#### Problem statement
From the start of the records through the line that contains "3. (115,121)", write the lines again, swapping "shoreline rocks in foreground" for "foreground rocks by the shore" and keeping everything else the same. Omit the pictures.

Data taken from a collection
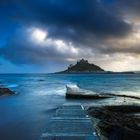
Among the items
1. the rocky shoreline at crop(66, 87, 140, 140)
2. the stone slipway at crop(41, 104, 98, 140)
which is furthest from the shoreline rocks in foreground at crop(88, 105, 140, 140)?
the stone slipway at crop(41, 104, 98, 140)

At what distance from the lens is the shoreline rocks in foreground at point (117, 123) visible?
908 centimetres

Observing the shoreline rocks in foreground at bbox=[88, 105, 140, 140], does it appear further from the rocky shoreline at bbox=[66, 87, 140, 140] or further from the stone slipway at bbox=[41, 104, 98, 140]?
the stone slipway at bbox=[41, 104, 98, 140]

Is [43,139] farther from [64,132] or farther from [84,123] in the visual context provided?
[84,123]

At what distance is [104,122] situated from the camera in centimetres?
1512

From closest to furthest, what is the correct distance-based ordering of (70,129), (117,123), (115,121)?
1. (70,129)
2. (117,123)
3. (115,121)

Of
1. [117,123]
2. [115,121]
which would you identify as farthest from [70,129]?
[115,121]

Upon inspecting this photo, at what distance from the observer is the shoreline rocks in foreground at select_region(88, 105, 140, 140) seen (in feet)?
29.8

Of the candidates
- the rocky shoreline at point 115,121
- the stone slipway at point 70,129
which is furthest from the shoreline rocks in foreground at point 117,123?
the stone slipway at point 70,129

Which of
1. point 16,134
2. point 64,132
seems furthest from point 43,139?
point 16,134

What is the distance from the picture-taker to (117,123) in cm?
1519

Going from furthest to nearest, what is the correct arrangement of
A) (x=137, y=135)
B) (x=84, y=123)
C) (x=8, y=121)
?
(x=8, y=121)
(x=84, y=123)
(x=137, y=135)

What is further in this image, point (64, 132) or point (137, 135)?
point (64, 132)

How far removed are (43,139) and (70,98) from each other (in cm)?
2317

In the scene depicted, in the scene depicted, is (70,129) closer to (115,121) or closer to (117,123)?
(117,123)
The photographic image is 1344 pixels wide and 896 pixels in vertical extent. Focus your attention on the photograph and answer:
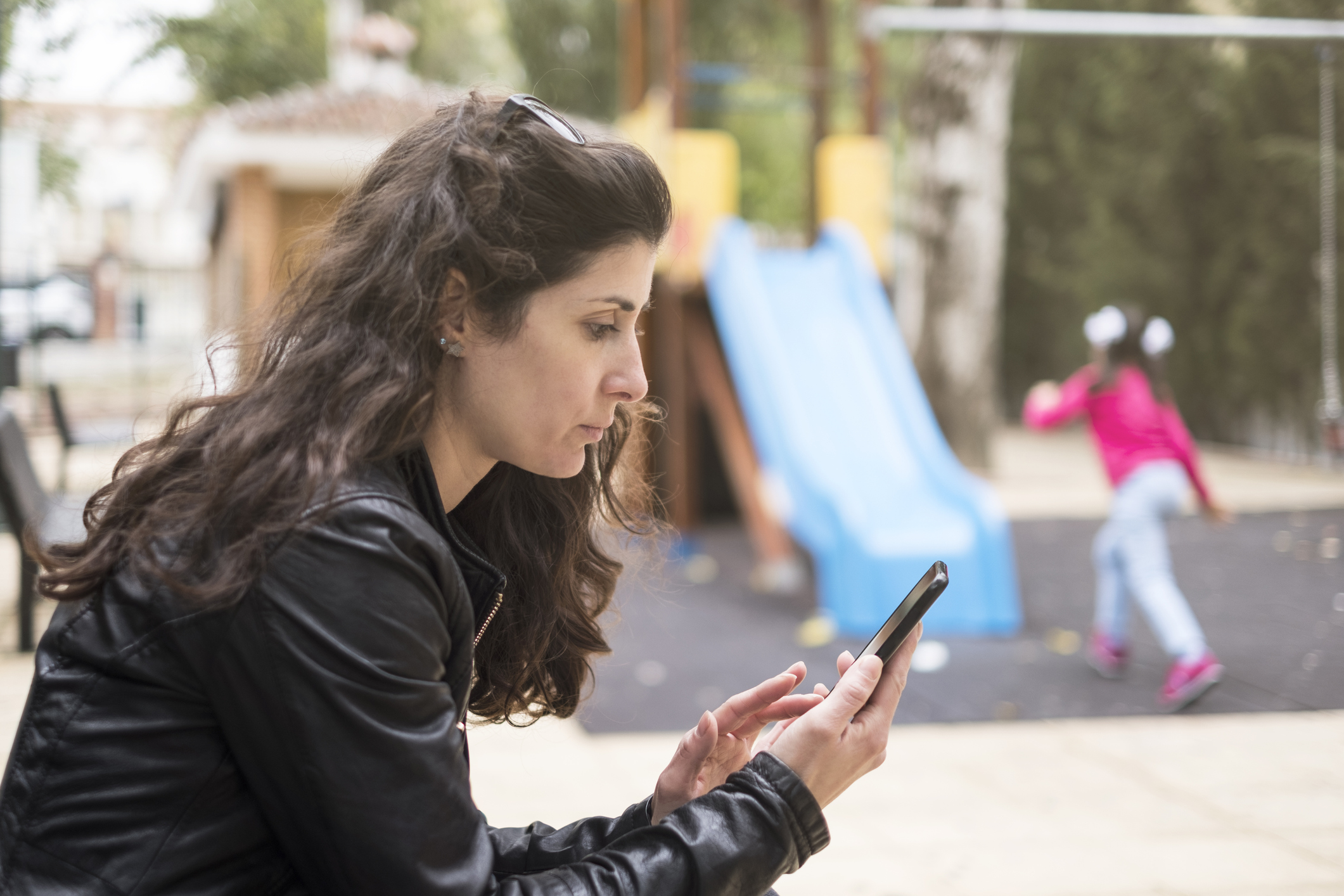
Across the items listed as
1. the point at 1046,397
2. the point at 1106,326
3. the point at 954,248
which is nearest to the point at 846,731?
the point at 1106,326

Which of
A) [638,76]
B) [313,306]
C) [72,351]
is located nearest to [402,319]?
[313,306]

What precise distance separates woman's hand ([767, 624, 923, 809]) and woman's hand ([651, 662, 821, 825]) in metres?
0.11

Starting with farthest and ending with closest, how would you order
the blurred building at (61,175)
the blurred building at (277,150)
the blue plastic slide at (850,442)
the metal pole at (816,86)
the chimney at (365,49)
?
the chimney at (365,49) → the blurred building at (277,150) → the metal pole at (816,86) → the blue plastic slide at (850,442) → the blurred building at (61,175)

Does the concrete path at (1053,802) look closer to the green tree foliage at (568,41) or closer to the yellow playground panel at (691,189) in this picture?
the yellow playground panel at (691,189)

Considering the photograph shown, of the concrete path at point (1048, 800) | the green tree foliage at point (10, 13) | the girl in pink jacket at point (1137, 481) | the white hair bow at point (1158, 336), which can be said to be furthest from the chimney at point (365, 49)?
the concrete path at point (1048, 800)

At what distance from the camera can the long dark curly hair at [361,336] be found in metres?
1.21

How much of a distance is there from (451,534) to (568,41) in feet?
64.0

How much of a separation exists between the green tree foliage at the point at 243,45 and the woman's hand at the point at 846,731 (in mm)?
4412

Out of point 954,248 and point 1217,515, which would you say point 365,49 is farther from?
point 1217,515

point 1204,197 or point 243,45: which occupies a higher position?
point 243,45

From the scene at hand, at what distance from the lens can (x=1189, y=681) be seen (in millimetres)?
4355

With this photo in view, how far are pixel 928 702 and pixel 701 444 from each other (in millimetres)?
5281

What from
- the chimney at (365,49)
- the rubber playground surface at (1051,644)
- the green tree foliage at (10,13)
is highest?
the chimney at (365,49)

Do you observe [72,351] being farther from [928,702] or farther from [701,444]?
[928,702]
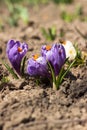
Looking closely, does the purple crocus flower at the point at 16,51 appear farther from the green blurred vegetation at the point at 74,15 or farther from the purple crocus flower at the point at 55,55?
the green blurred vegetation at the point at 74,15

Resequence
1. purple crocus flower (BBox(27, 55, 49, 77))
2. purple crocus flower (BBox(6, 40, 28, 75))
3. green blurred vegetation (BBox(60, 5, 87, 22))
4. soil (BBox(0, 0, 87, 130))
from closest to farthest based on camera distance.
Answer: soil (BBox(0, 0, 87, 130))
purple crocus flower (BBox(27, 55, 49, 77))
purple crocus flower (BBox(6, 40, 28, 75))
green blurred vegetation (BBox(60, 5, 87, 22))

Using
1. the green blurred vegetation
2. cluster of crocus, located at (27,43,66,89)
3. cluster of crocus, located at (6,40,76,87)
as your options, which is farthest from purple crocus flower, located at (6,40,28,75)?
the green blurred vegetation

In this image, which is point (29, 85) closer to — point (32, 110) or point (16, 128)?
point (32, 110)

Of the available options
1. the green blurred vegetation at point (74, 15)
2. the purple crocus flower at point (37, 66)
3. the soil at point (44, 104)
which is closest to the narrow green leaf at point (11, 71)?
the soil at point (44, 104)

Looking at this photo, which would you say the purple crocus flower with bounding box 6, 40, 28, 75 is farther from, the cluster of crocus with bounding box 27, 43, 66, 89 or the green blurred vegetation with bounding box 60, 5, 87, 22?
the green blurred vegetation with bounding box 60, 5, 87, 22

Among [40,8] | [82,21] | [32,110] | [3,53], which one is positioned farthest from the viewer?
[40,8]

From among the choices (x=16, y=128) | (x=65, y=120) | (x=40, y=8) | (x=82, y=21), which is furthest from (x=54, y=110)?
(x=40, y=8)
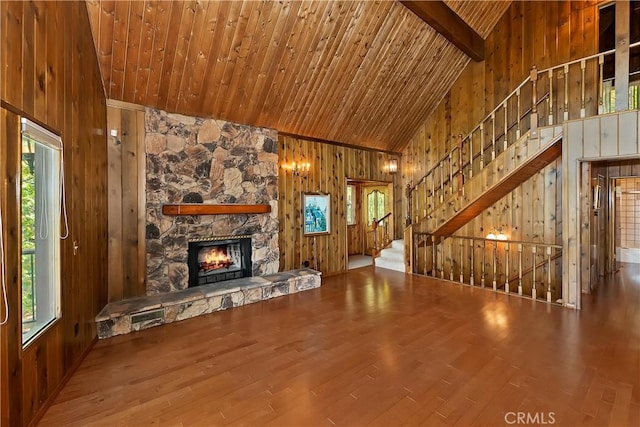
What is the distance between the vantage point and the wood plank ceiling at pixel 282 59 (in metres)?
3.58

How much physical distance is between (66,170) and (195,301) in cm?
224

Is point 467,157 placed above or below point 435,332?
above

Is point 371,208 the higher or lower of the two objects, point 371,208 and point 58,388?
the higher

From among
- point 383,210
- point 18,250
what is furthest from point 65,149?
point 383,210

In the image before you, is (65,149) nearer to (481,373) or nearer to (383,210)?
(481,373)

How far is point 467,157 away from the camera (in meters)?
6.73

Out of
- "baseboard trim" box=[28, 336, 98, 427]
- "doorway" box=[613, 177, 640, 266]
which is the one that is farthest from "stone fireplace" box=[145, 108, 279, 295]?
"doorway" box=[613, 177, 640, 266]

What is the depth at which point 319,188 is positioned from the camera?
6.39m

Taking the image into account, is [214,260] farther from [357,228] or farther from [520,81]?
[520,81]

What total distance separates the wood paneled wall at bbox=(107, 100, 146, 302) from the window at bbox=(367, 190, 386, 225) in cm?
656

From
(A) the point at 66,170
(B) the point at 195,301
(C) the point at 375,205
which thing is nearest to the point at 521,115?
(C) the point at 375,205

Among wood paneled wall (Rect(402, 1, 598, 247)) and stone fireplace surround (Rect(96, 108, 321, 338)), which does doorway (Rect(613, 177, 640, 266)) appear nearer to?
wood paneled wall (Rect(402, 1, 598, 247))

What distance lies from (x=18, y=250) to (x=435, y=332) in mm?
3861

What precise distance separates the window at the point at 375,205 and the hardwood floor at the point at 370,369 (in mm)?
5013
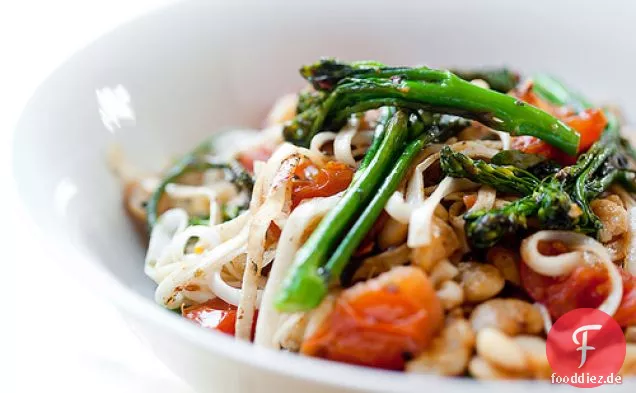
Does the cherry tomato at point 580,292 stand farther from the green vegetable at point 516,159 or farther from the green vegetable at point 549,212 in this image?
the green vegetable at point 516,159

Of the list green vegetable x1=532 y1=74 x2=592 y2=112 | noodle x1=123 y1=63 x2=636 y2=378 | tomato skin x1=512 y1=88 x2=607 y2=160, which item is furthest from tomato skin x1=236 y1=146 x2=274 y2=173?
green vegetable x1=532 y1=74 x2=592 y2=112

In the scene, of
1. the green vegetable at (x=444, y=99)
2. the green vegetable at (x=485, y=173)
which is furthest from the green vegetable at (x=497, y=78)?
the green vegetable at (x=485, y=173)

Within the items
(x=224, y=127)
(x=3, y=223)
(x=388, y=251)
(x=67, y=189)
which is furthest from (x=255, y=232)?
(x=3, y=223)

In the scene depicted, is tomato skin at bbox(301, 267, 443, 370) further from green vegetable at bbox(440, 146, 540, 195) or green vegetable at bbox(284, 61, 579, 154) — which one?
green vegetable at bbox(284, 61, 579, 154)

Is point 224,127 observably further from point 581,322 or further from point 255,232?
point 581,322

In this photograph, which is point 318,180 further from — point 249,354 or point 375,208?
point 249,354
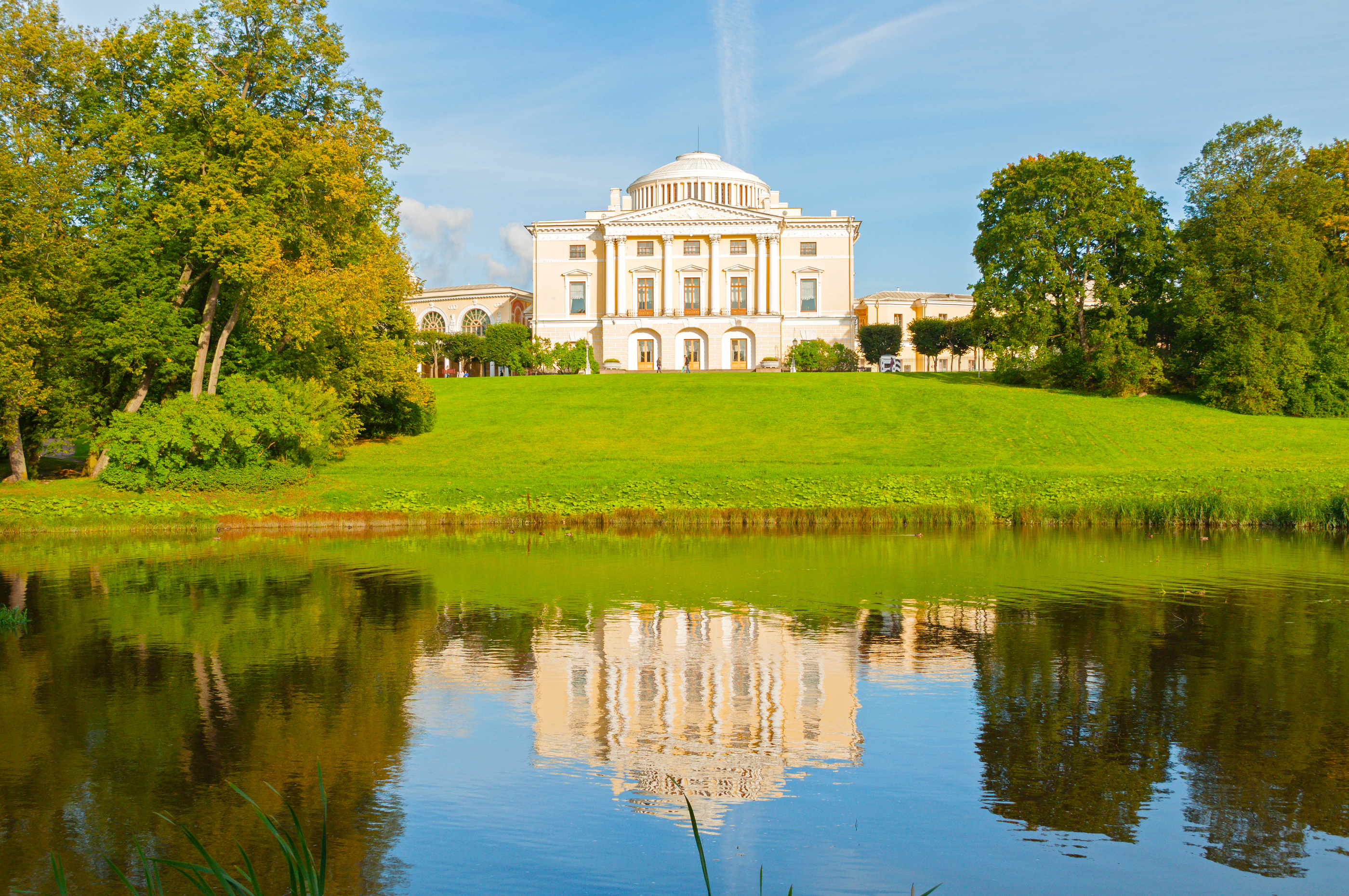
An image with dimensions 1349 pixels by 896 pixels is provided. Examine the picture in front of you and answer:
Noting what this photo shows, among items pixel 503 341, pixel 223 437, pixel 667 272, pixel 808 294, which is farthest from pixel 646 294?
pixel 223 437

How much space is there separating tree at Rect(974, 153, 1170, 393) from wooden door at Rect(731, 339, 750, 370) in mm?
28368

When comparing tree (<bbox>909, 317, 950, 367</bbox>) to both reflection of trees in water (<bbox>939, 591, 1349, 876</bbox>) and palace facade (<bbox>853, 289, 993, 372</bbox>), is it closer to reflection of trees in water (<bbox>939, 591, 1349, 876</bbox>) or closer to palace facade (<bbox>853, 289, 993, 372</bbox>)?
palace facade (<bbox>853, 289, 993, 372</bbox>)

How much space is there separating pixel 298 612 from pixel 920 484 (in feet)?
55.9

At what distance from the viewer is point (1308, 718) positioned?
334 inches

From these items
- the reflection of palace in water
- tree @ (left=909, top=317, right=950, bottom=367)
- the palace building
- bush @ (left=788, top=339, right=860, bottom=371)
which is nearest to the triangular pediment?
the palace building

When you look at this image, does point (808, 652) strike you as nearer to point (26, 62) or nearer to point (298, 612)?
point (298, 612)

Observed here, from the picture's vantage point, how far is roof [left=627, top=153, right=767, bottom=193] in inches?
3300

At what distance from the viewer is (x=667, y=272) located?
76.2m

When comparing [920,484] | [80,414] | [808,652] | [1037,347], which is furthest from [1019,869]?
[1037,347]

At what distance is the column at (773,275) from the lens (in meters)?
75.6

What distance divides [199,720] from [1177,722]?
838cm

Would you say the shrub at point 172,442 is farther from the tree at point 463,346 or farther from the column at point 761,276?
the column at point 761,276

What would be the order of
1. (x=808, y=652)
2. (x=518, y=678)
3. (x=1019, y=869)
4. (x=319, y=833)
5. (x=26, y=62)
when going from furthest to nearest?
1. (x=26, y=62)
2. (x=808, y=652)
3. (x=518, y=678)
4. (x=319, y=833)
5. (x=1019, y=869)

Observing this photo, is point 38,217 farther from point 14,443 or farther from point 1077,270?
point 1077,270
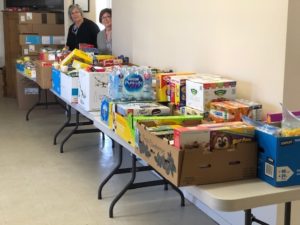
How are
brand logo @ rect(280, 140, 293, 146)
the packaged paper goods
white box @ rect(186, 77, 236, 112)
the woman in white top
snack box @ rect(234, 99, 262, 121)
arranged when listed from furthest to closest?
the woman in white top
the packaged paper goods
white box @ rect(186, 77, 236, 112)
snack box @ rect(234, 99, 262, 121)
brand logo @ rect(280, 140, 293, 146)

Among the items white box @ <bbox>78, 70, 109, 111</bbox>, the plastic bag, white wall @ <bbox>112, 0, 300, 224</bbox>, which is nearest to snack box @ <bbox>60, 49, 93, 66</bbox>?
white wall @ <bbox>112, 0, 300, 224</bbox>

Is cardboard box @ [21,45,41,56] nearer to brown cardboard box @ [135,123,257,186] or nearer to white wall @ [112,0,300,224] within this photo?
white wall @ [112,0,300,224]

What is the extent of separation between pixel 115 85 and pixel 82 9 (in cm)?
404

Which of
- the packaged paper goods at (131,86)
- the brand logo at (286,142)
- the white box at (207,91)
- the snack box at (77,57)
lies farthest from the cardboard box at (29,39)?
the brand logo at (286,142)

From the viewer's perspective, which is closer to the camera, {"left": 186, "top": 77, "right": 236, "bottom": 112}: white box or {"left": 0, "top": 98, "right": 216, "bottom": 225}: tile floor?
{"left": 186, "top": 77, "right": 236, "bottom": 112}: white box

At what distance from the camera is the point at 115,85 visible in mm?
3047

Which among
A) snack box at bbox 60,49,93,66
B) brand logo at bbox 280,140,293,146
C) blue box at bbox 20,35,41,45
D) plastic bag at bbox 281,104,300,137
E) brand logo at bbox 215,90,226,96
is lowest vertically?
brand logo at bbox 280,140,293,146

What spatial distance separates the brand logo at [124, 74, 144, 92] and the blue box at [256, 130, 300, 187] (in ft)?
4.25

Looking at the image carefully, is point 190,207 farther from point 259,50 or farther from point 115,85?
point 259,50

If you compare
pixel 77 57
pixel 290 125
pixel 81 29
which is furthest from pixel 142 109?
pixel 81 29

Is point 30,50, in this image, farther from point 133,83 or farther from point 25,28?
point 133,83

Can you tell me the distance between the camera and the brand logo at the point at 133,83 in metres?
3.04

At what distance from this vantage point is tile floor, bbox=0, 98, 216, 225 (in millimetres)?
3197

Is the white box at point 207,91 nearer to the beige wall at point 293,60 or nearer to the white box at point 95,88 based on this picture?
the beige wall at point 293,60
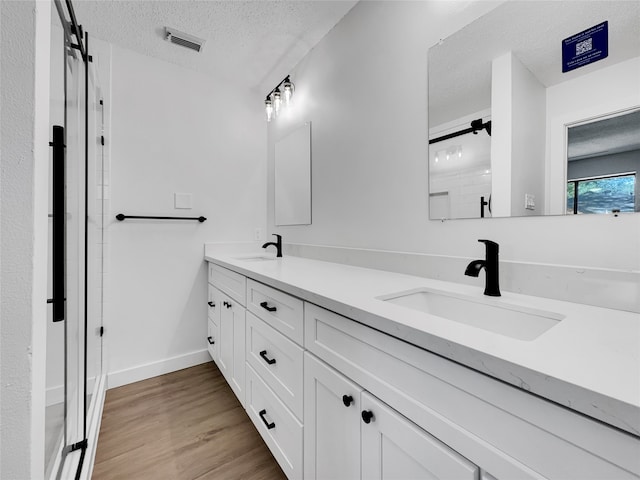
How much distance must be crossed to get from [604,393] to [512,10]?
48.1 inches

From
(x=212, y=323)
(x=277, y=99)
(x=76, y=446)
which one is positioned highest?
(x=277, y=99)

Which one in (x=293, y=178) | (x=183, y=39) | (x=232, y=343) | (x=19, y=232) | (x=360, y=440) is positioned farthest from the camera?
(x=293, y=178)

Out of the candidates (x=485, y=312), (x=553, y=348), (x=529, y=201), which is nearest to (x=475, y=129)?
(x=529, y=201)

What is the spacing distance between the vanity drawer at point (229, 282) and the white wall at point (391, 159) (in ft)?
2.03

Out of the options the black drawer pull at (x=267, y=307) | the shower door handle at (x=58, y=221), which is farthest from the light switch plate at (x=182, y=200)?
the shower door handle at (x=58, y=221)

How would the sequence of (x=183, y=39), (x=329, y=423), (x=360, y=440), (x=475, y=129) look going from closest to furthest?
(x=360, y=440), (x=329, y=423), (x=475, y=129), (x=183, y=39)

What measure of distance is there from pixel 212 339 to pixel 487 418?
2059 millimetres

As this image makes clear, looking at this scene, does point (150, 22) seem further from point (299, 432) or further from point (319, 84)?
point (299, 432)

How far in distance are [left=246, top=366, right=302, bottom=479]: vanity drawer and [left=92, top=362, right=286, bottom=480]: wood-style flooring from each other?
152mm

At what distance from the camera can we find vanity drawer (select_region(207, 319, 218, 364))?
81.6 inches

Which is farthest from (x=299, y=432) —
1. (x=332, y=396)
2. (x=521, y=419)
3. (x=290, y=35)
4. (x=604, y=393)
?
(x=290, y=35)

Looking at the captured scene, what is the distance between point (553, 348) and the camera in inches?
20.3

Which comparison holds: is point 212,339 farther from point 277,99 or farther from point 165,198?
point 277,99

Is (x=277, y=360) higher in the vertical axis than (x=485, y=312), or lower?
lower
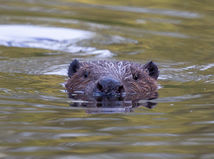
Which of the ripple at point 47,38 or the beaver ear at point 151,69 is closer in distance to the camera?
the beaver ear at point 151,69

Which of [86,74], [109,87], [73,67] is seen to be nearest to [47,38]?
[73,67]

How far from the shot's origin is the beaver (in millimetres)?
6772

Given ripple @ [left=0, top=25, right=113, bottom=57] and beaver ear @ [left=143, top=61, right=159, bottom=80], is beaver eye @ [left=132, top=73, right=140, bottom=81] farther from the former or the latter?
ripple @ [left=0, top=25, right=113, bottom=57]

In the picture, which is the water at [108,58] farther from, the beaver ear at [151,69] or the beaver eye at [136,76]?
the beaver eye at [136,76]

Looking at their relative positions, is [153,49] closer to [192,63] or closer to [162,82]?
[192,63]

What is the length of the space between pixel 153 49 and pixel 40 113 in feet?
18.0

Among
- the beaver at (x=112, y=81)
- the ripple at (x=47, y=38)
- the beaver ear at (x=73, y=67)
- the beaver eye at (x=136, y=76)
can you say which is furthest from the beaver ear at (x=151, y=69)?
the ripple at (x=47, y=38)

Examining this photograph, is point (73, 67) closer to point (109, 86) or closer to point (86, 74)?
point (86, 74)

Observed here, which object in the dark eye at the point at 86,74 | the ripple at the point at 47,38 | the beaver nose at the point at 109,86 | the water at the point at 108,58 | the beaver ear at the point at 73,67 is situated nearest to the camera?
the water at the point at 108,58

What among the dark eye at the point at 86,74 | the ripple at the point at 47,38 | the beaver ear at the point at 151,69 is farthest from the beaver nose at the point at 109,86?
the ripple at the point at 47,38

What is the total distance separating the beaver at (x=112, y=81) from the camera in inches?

#### Solution for this problem
Among the items
1. the rocky shoreline at crop(66, 87, 140, 140)
2. the stone slipway at crop(41, 104, 98, 140)
which is furthest from the foreground rocks by the shore at crop(88, 105, 140, 140)?
the stone slipway at crop(41, 104, 98, 140)

At what distance from the lens is the foreground rocks by the shore at point (117, 123) visible?
908 centimetres

Observing the foreground rocks by the shore at bbox=[88, 105, 140, 140], does it appear further from the rocky shoreline at bbox=[66, 87, 140, 140] or further from the stone slipway at bbox=[41, 104, 98, 140]?
the stone slipway at bbox=[41, 104, 98, 140]

Is [43,139] farther from [64,132] or farther from [84,123] in the visual context provided?
[84,123]

At what distance is [104,122] situated from the camera in centimetres?
1512

From closest to furthest, what is the correct distance-based ordering of (70,129), (117,123), (115,121)?
1. (70,129)
2. (117,123)
3. (115,121)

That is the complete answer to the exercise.